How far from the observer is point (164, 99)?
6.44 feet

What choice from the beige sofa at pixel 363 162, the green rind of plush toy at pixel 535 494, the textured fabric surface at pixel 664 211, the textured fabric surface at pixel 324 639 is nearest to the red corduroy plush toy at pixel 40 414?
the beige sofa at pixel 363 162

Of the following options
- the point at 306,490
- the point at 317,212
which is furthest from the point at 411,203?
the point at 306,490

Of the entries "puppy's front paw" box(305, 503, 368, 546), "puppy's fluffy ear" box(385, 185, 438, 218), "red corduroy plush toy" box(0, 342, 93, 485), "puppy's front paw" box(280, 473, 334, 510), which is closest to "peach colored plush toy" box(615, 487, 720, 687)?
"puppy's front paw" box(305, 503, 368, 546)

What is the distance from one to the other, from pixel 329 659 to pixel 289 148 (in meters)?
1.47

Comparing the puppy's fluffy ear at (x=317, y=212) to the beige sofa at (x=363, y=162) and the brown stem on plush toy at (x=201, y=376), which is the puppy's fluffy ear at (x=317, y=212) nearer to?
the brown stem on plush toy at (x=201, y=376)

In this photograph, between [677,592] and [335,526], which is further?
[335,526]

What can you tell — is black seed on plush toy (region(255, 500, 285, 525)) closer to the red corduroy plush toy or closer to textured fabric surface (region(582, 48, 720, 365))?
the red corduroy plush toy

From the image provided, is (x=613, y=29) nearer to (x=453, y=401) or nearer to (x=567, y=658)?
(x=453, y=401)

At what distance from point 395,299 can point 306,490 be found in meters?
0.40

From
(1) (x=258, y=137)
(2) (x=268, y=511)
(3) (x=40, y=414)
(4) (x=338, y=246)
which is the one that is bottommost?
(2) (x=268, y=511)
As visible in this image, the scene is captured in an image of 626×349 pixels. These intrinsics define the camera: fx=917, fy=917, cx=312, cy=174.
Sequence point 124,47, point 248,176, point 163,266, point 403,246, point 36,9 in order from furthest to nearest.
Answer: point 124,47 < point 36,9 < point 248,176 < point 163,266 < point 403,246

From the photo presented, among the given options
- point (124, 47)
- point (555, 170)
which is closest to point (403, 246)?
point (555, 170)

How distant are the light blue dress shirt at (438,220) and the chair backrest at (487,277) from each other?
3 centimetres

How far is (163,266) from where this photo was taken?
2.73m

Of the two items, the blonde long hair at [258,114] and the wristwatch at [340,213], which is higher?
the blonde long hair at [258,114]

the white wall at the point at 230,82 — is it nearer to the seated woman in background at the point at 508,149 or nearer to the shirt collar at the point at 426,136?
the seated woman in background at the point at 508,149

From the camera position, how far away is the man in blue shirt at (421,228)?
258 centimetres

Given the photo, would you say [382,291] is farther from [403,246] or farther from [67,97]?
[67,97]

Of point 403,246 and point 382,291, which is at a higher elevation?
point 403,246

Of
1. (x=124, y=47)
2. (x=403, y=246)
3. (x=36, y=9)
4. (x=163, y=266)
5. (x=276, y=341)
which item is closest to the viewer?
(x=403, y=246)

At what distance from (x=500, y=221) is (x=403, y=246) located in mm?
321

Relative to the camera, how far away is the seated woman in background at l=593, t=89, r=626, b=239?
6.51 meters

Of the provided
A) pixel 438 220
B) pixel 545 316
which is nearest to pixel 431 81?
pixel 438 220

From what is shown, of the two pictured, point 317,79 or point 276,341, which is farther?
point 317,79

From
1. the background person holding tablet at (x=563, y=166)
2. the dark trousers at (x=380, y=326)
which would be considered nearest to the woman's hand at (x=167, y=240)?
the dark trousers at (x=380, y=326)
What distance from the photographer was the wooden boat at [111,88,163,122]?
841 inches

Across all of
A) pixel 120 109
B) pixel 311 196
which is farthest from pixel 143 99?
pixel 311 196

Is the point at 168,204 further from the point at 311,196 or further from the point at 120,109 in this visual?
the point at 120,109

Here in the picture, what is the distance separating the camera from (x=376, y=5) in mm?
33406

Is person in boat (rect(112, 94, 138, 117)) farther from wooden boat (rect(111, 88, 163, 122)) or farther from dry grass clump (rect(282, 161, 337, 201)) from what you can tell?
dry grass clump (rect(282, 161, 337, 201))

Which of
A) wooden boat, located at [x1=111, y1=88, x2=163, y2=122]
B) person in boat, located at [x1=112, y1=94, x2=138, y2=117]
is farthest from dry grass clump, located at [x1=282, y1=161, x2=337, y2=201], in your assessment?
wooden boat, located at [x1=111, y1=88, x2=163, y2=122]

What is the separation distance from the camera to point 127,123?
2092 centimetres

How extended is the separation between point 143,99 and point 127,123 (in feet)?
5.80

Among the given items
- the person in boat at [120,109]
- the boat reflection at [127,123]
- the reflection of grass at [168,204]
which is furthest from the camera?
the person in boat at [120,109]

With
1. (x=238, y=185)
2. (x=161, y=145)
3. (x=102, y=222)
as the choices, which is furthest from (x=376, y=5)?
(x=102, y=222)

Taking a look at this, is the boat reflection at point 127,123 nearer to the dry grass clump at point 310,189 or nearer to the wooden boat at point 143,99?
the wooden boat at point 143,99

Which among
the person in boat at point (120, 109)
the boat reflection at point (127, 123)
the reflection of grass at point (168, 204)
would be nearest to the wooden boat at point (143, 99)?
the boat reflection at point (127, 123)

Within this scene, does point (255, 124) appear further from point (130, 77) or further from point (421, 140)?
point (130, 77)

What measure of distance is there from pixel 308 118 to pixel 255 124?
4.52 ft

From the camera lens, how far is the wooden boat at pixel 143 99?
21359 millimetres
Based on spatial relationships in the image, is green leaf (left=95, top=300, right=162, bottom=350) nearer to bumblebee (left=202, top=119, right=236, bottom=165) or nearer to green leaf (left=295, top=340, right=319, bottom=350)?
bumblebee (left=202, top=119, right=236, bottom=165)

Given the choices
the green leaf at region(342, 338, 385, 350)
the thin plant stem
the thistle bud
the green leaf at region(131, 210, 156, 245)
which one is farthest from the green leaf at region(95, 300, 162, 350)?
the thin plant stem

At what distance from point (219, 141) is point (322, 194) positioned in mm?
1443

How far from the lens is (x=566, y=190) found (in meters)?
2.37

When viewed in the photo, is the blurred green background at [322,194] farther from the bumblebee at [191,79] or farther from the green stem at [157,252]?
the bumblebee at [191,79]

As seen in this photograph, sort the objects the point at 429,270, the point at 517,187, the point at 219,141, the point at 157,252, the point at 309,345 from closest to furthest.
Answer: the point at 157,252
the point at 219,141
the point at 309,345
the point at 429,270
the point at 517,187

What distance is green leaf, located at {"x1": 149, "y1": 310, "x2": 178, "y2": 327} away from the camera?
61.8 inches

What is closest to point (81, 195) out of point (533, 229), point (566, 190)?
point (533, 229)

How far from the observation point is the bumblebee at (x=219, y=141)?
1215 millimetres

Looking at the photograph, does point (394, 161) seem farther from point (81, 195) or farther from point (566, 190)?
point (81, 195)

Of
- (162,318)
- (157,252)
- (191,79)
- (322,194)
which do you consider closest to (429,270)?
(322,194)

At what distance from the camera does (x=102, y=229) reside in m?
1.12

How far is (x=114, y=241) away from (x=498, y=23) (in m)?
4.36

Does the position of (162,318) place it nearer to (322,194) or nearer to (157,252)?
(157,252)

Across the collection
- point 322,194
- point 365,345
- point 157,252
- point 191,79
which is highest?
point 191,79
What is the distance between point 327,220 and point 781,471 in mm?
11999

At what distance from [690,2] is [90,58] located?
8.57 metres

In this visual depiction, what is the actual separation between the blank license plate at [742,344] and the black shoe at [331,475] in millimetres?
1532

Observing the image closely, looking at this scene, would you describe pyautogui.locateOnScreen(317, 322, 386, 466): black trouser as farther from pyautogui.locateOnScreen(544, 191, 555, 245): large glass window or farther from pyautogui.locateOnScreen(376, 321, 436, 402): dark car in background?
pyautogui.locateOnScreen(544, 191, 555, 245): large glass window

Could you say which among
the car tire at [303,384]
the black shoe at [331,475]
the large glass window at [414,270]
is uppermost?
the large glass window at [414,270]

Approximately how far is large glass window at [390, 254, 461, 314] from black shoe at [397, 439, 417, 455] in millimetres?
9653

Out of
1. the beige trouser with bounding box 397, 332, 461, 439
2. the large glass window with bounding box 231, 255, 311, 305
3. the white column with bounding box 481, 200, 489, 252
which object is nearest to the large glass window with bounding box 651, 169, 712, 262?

+++++

Task directions
Return the lines from the one containing "In this visual depiction, what" through the end of the records as a JSON list of strings, one string per line, with blank lines left out.

Result for this exercise
[
  "In this visual depiction, what is the actual separation between the blank license plate at [742,344] and the black shoe at [331,475] in millimetres?",
  "1532",
  "Observing the image closely, looking at this scene, would you describe pyautogui.locateOnScreen(317, 322, 386, 466): black trouser as farther from pyautogui.locateOnScreen(544, 191, 555, 245): large glass window or farther from pyautogui.locateOnScreen(376, 321, 436, 402): dark car in background?",
  "pyautogui.locateOnScreen(544, 191, 555, 245): large glass window",
  "Could you say which among",
  "the car tire at [303,384]",
  "the black shoe at [331,475]",
  "the large glass window at [414,270]",
  "is uppermost?",
  "the large glass window at [414,270]",
  "Approximately how far is large glass window at [390, 254, 461, 314] from black shoe at [397, 439, 417, 455] in millimetres?",
  "9653",
  "Out of",
  "1. the beige trouser with bounding box 397, 332, 461, 439",
  "2. the large glass window with bounding box 231, 255, 311, 305",
  "3. the white column with bounding box 481, 200, 489, 252",
  "which object is nearest to the large glass window with bounding box 651, 169, 712, 262?"
]